● GOAL OF THE EXERCISE:
Set down exactly the lines from the one containing "Out of this group" through the end of the records below, both included, and nothing else.

● THE DATA:
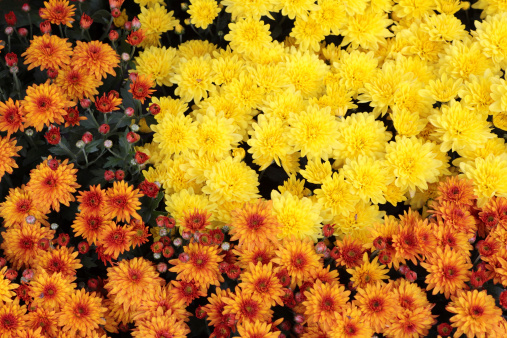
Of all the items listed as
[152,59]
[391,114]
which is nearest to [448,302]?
[391,114]

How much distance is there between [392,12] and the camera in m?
2.13

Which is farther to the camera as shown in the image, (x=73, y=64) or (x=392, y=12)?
(x=392, y=12)

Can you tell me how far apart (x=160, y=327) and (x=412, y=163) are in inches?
38.9

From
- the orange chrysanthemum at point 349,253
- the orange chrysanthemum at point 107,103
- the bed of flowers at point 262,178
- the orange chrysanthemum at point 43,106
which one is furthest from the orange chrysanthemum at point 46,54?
the orange chrysanthemum at point 349,253

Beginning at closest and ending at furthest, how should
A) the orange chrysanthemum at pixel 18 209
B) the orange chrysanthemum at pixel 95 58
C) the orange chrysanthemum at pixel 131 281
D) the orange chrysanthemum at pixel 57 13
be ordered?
the orange chrysanthemum at pixel 131 281
the orange chrysanthemum at pixel 18 209
the orange chrysanthemum at pixel 95 58
the orange chrysanthemum at pixel 57 13

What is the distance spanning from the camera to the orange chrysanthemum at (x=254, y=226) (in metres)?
1.50

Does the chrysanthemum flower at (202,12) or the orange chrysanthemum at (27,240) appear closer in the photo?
the orange chrysanthemum at (27,240)

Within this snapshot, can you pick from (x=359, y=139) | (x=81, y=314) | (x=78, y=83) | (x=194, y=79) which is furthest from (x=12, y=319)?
(x=359, y=139)

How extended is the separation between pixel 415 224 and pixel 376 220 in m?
0.18

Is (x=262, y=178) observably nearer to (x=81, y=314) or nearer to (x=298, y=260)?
(x=298, y=260)

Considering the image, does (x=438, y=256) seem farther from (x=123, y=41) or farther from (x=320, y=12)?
(x=123, y=41)

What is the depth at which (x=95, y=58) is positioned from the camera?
1.68 meters

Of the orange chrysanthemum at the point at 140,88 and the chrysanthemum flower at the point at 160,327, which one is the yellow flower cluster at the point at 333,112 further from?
the chrysanthemum flower at the point at 160,327

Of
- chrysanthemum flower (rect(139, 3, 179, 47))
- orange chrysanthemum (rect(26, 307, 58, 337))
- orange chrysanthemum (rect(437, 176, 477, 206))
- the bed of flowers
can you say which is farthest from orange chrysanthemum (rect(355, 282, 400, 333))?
chrysanthemum flower (rect(139, 3, 179, 47))
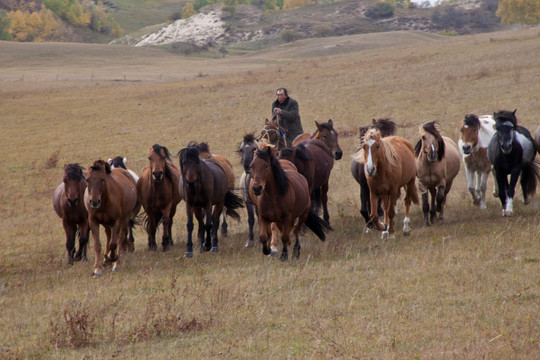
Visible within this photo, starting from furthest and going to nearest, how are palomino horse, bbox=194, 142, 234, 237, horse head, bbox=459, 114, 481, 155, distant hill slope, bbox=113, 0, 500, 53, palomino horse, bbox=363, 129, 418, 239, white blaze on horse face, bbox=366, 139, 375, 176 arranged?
distant hill slope, bbox=113, 0, 500, 53 < palomino horse, bbox=194, 142, 234, 237 < horse head, bbox=459, 114, 481, 155 < palomino horse, bbox=363, 129, 418, 239 < white blaze on horse face, bbox=366, 139, 375, 176

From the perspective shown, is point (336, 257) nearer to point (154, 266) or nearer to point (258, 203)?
point (258, 203)

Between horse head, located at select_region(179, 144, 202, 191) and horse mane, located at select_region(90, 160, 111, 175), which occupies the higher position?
horse mane, located at select_region(90, 160, 111, 175)

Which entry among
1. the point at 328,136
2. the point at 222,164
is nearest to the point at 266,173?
the point at 328,136

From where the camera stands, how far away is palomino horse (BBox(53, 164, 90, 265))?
10.5 m

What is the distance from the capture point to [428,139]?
12.1 metres

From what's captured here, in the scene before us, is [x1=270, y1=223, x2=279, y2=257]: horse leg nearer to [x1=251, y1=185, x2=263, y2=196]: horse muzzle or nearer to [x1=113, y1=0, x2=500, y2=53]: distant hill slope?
[x1=251, y1=185, x2=263, y2=196]: horse muzzle

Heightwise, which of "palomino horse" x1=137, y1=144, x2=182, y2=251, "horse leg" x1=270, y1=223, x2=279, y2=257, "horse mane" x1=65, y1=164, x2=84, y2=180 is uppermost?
"horse mane" x1=65, y1=164, x2=84, y2=180

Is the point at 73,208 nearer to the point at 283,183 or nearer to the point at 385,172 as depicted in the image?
the point at 283,183

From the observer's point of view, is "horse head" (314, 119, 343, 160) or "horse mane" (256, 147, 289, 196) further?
"horse head" (314, 119, 343, 160)

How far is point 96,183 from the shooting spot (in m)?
10.1

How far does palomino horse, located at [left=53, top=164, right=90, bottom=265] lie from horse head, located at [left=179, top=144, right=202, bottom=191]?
1.71 m

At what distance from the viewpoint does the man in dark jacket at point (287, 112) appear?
13852 millimetres

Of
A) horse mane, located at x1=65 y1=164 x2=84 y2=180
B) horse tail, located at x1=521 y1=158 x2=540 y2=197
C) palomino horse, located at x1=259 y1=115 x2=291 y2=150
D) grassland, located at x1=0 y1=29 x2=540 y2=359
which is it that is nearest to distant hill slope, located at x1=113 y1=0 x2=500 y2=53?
grassland, located at x1=0 y1=29 x2=540 y2=359

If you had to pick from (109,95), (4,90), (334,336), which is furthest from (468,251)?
(4,90)
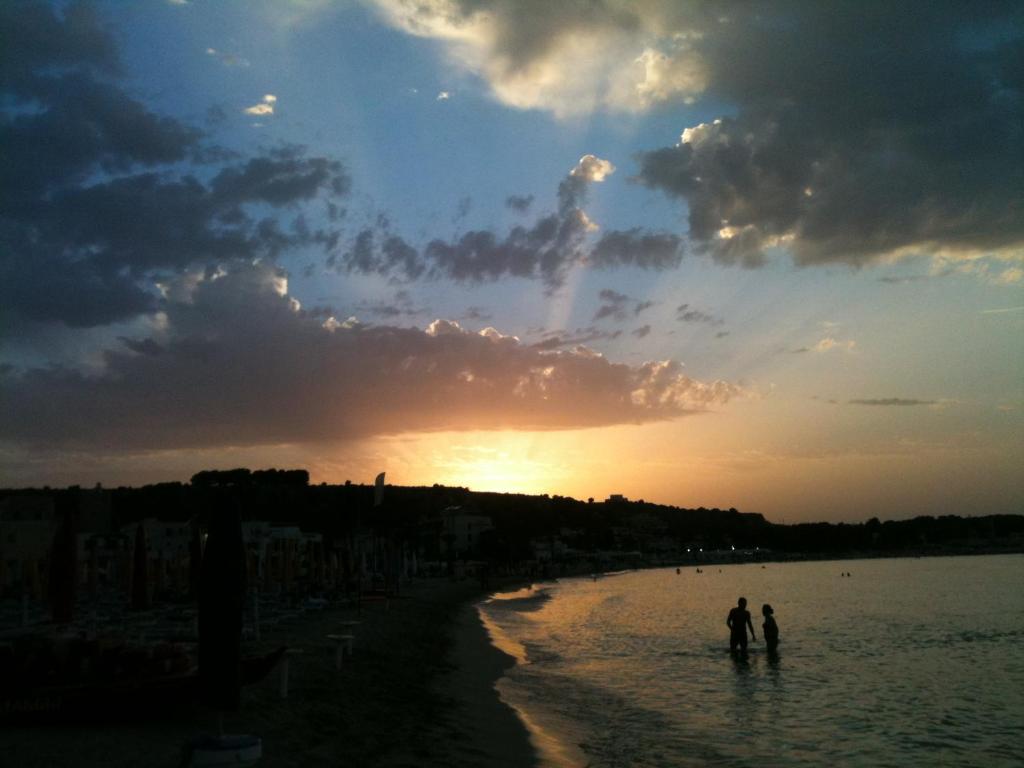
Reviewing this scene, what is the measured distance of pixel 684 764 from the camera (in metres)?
11.5

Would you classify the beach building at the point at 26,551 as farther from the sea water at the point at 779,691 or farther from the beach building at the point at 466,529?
the beach building at the point at 466,529

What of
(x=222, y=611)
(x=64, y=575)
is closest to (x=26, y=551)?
(x=64, y=575)

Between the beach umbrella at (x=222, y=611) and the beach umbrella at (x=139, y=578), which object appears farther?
the beach umbrella at (x=139, y=578)

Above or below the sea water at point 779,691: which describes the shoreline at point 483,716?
above

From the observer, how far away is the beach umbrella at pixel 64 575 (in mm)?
17266

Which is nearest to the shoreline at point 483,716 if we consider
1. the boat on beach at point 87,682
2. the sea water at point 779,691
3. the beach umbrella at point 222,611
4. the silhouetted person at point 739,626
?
the sea water at point 779,691

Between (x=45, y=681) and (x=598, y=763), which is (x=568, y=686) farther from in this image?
(x=45, y=681)

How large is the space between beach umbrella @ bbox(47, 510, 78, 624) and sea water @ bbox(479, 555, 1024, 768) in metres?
9.67

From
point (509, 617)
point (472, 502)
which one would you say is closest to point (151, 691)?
point (509, 617)

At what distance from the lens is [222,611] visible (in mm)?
7871

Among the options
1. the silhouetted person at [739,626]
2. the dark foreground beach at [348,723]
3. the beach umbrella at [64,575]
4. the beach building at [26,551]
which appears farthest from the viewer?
the beach building at [26,551]

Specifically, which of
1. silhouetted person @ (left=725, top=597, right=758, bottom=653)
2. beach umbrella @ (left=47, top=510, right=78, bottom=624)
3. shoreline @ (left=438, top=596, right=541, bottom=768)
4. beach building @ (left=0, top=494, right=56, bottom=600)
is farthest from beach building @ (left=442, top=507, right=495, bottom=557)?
beach umbrella @ (left=47, top=510, right=78, bottom=624)

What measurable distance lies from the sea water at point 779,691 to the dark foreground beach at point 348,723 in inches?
38.6

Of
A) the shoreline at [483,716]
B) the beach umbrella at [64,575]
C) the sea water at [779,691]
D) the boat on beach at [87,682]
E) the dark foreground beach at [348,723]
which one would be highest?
the beach umbrella at [64,575]
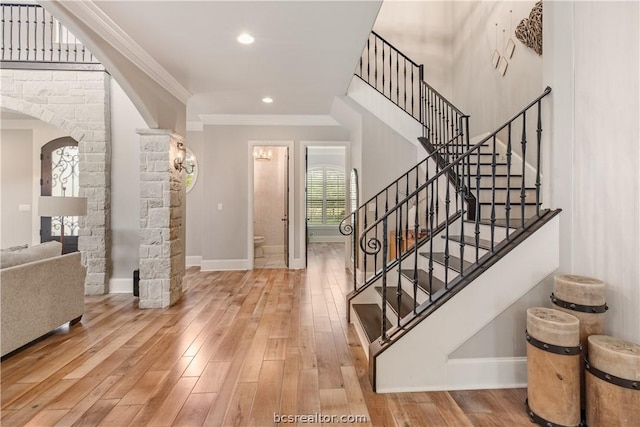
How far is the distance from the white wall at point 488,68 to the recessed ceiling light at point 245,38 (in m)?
3.23

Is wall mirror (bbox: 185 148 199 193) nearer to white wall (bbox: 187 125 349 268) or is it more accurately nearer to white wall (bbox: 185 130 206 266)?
white wall (bbox: 185 130 206 266)

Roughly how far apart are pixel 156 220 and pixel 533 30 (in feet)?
16.3

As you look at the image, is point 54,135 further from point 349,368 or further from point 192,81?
Answer: point 349,368

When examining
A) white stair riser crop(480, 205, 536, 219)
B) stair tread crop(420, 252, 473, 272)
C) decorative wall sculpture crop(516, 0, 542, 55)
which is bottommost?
stair tread crop(420, 252, 473, 272)

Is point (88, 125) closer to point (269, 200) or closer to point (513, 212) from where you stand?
point (269, 200)

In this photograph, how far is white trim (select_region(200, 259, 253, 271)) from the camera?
574 cm

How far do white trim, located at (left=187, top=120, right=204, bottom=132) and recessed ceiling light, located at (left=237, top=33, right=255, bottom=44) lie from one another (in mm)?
3487

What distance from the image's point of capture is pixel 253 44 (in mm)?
3027

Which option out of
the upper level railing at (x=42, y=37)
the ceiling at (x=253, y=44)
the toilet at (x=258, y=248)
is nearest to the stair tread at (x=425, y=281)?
the ceiling at (x=253, y=44)

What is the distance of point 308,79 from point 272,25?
50.0 inches

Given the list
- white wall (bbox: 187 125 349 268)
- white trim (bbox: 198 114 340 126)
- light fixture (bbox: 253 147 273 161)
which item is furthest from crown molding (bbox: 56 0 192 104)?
light fixture (bbox: 253 147 273 161)

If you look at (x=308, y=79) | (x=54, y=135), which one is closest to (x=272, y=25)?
(x=308, y=79)

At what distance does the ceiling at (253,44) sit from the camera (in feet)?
8.12

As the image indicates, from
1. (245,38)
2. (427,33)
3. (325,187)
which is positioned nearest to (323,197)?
(325,187)
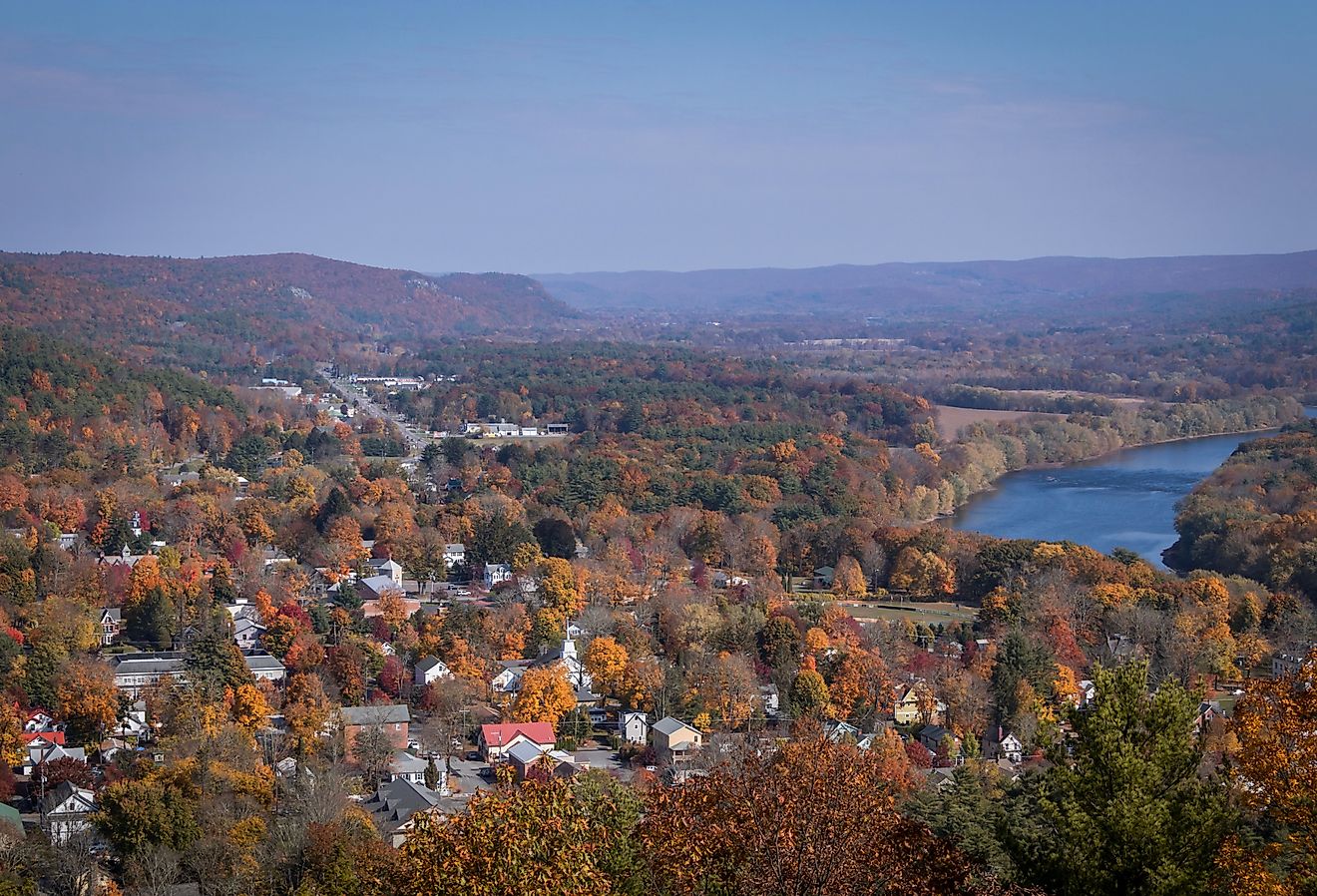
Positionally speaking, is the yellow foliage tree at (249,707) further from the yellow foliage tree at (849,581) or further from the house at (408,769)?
the yellow foliage tree at (849,581)

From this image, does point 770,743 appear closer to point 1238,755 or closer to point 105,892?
point 105,892

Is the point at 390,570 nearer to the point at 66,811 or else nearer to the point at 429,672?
the point at 429,672

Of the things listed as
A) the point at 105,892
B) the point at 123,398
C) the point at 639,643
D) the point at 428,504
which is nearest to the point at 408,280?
the point at 123,398

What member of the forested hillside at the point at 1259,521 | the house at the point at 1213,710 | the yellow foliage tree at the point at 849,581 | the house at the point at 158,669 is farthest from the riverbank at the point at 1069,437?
A: the house at the point at 158,669

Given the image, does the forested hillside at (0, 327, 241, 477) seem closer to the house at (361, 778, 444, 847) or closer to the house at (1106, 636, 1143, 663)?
the house at (361, 778, 444, 847)

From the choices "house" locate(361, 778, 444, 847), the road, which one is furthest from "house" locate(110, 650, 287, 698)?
the road

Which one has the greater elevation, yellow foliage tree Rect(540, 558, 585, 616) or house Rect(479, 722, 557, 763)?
yellow foliage tree Rect(540, 558, 585, 616)
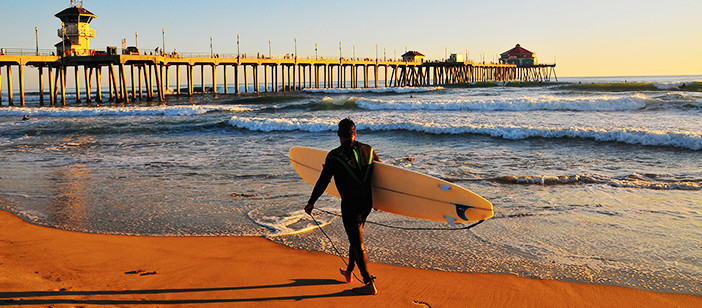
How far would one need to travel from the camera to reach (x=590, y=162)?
10.7 m

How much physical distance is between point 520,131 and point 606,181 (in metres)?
7.38

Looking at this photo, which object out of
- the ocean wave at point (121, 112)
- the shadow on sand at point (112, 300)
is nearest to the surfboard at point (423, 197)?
the shadow on sand at point (112, 300)

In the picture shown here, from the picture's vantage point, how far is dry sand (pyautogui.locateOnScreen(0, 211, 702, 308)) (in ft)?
12.7

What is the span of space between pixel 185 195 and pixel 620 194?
5983 mm

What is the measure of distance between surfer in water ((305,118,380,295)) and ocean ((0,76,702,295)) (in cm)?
89

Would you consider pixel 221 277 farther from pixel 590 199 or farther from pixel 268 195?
pixel 590 199

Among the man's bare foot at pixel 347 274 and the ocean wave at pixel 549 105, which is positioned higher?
the ocean wave at pixel 549 105

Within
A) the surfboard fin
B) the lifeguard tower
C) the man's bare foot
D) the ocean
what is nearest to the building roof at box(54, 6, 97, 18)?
the lifeguard tower

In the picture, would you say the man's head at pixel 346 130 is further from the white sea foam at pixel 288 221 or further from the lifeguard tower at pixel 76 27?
the lifeguard tower at pixel 76 27

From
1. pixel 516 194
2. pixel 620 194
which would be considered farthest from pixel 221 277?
pixel 620 194

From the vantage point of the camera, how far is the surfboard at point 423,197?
4.31 meters

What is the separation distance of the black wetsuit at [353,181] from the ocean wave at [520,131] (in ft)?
37.1

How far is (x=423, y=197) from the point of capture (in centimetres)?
454

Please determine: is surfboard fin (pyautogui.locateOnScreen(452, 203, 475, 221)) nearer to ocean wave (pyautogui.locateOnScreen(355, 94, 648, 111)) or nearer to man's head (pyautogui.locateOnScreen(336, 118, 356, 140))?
man's head (pyautogui.locateOnScreen(336, 118, 356, 140))
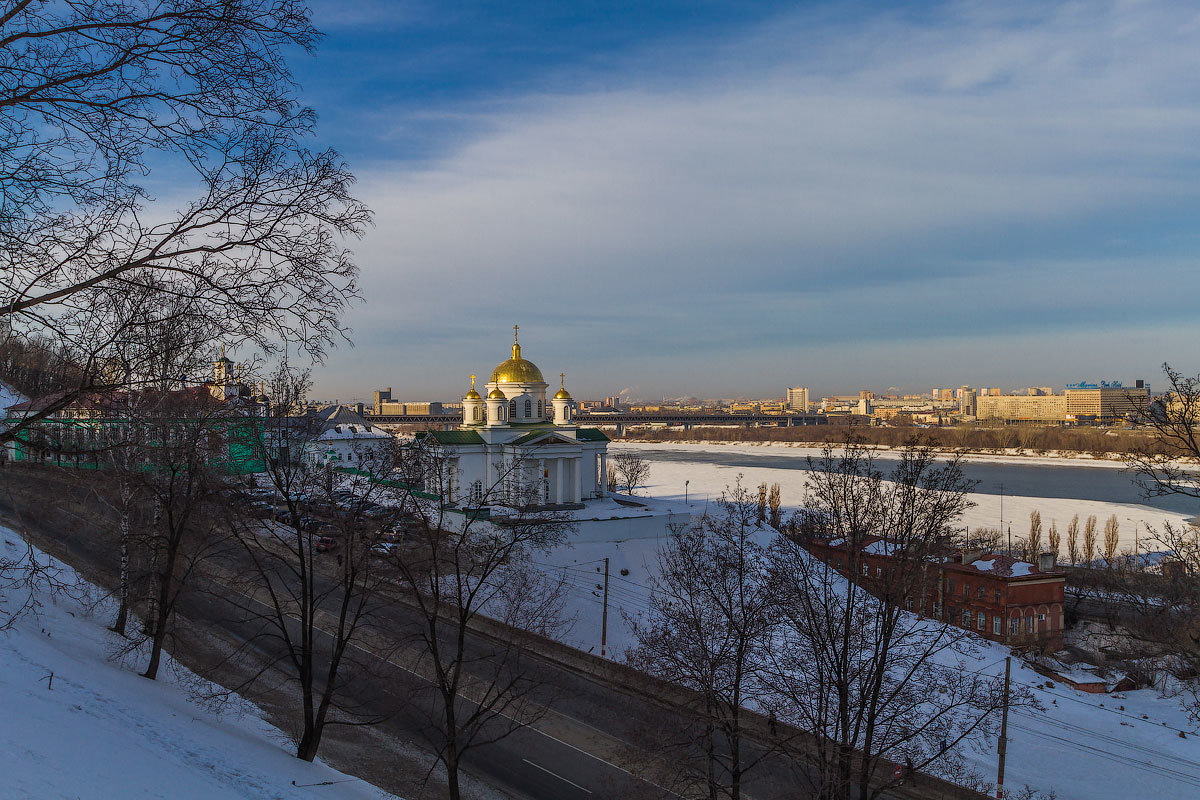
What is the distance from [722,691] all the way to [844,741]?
1757 millimetres

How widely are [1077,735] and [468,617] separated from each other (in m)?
14.0

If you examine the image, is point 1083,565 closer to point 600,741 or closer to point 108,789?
point 600,741

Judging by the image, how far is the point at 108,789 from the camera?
478cm

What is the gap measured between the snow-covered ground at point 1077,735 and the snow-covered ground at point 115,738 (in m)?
11.0

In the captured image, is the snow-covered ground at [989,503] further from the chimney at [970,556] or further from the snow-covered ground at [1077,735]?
the snow-covered ground at [1077,735]

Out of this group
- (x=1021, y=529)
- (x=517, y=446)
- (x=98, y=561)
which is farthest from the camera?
(x=1021, y=529)

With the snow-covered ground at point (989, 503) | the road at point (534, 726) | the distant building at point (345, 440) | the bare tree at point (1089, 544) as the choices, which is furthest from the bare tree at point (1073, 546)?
the distant building at point (345, 440)

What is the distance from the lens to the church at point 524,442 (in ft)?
96.7

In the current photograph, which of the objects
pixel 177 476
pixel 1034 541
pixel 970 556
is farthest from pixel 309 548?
pixel 1034 541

● RESPONSE TO THIS EXERCISE:
Out of this group
- (x=1021, y=529)
- (x=517, y=446)
- (x=98, y=561)
which is farthest from the camera?
(x=1021, y=529)

With the snow-covered ground at point (989, 503) | the road at point (534, 726) | the distant building at point (345, 440) | the bare tree at point (1089, 544) as the choices, which is furthest from the bare tree at point (1073, 546)?
the distant building at point (345, 440)

What is the distance from the lens to the church at point 524,442 (in ft)?
96.7

In the current photograph, which of the objects
pixel 177 476
pixel 1034 541
pixel 970 556
is farthest from pixel 309 548?
pixel 1034 541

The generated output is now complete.